[Задания]
a – На какой час назначался отлет шара Жильберта, судя по тексту о воздушных шарах в Москве?
b – Продолжите текст о полетах воздушного шара над Москвой, начав сразу после его последнего предложения.

[Текст]
------------------------------

В Москве пилотом-затейником выступал создатель шаров некий господин Жильберт. В начале лета 1892 года, обыкновенно по объявлениям в московских газетах, Жильберт собирал многочисленную публику на месте подъема своего шара в саду господина Шарля Омона у Петровского парка за Тверской заставой. Отлет назначался на 8 часов вечера. Конечно, в Москве никто точно не знал о месте приземления смельчака.

После отделения шара от земли всей этой конструкцией овладевал ветер с его капризами. И всегда масса народа, следившая за полетом, стремилась прибыть в тот район города, где мог опуститься шар. Народ поначалу ехал и бежал по улицам в определенном направлении. Но, в зависимости от ветра, люди вдруг поворачивали назад, потом — шли обратно… Они метались из одной стороны в другую. Кто-то кричал, ругался, ликовал.

------------------------------

[Сохранённые записи]

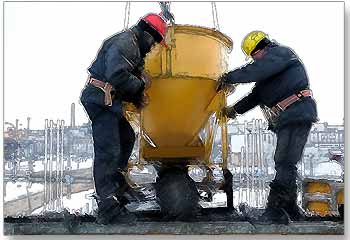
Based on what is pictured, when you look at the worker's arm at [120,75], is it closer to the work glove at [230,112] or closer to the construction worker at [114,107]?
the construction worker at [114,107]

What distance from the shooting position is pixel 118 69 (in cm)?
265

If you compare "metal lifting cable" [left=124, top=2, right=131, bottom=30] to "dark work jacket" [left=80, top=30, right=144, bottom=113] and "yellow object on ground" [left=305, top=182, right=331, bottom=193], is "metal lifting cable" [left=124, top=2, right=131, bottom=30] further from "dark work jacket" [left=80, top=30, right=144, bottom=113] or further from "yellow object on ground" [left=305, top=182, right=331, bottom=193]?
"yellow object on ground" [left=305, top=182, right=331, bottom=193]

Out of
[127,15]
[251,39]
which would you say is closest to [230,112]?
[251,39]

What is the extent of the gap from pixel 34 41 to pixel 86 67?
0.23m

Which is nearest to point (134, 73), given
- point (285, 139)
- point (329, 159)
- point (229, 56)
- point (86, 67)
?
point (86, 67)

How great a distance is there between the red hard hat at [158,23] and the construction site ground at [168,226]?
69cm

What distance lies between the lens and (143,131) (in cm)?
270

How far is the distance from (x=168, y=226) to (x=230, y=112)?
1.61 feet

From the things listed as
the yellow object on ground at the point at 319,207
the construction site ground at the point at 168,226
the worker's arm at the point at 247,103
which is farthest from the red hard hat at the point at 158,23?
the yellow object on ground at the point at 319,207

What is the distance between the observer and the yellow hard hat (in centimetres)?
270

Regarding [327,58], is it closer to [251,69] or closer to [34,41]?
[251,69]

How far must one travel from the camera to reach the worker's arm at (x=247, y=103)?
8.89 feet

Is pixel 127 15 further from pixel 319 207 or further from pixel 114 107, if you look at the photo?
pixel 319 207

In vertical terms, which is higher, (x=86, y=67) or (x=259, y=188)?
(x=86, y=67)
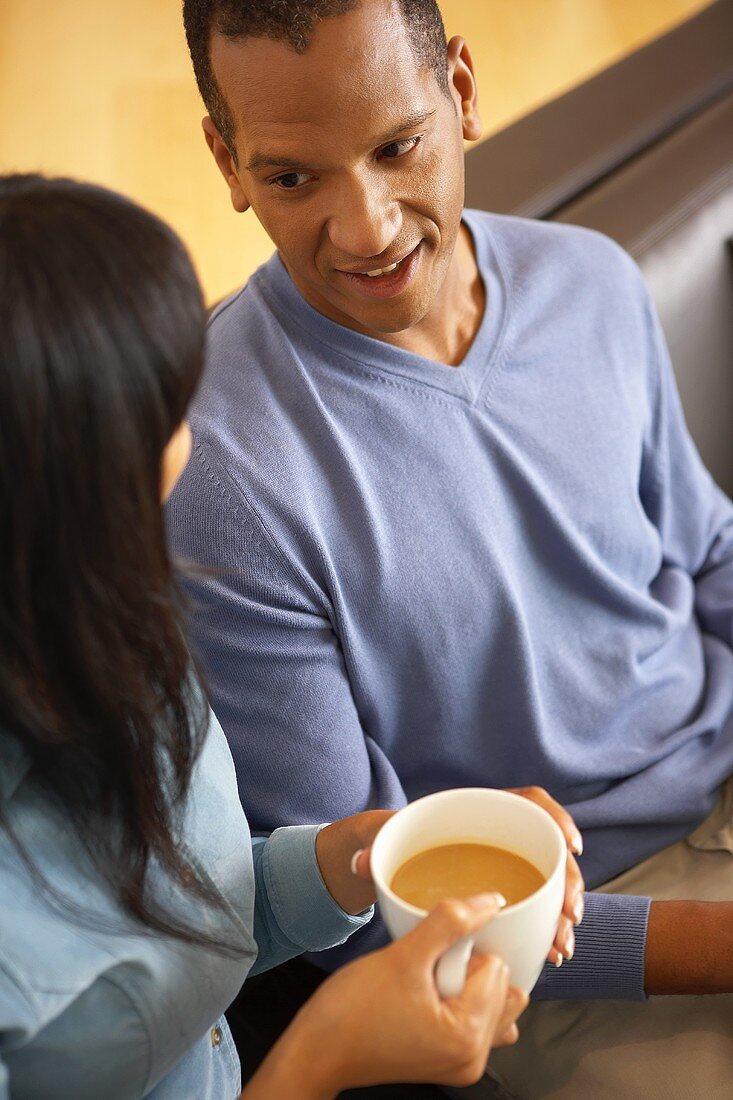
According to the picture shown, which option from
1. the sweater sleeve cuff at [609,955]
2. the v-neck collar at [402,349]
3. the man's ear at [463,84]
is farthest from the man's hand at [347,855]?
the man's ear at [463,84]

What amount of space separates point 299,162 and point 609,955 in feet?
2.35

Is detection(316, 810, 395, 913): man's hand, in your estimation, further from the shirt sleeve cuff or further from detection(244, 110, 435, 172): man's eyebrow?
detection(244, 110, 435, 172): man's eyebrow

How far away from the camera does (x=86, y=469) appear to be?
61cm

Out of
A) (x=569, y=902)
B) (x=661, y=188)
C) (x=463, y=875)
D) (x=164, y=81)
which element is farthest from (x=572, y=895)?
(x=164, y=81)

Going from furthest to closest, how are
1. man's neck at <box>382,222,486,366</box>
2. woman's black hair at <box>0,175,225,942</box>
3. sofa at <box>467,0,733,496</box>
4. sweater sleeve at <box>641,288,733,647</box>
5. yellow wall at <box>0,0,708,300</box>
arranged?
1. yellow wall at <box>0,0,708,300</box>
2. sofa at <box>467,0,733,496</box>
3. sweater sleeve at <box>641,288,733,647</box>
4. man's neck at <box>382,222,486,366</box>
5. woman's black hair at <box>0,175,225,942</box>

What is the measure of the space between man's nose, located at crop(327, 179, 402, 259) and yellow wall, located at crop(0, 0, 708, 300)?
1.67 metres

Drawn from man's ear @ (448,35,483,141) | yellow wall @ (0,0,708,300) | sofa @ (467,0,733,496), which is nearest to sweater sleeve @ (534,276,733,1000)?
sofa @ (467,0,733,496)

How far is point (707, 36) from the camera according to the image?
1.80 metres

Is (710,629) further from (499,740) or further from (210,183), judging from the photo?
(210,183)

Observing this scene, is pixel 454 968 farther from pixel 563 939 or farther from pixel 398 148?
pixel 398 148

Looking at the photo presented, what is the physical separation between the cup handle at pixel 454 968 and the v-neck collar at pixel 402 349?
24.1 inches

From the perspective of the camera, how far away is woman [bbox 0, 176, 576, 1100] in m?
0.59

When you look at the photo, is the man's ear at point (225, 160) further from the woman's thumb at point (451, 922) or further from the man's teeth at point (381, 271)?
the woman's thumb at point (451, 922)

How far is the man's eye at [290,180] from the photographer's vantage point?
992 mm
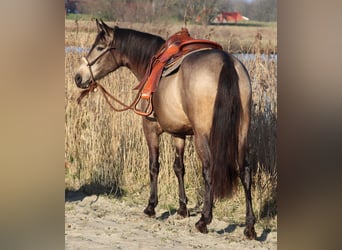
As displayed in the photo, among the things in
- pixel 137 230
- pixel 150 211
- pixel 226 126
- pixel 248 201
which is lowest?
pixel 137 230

------------------------------

[Ответы к заданиям]
a – На 8 часов вечера.

b –
Так, в одном из случаев того года путешественник коснулся земли у городского Манежа. При приземлении шар задел за телефонные провода. Все обошлось благополучно, без жертв. Зеваки торжественно проводили огромный воздушный баллон в палисадник нового здания университета (левое его крыло на Моховой улице). Здесь из шара был выпущен газ, после чего Жильберт и встречавший его Омон при громких криках собравшейся толпы уехали в театр.

Но что осталось на месте приземления?

Наблюдатели, большей частью мастеровые, которые во время встречи воздушных путешественников заполонили Моховую и Большую Никитскую с желанием все увидеть, сильно повредили водосточные трубы домов, когда на них залезали. Ко всему прочему темпераментными москвичами было разбито несколько окон у здания Манежа, отбита штукатурка. На фасаде университета те же любопытные выломали решетку. За ослушание и дерзости, высказанные городовым, в полицейский участок было отправлено несколько человек…

Прошло полтора летних месяца, и из того же публичного сада в половине девятого вечера тихо и плавно в небо поднялся шар с надписью огромными буквами «ГОРОД МОСКВА». Новый шар имел в корзине впервые отважившегося на воздушные приключения владельца этих мест — Шарля Омона.

Пролетев над Москвой, шар через полтора часа благополучно спустился вблизи подмосковного села Измайлова на сжатое поле.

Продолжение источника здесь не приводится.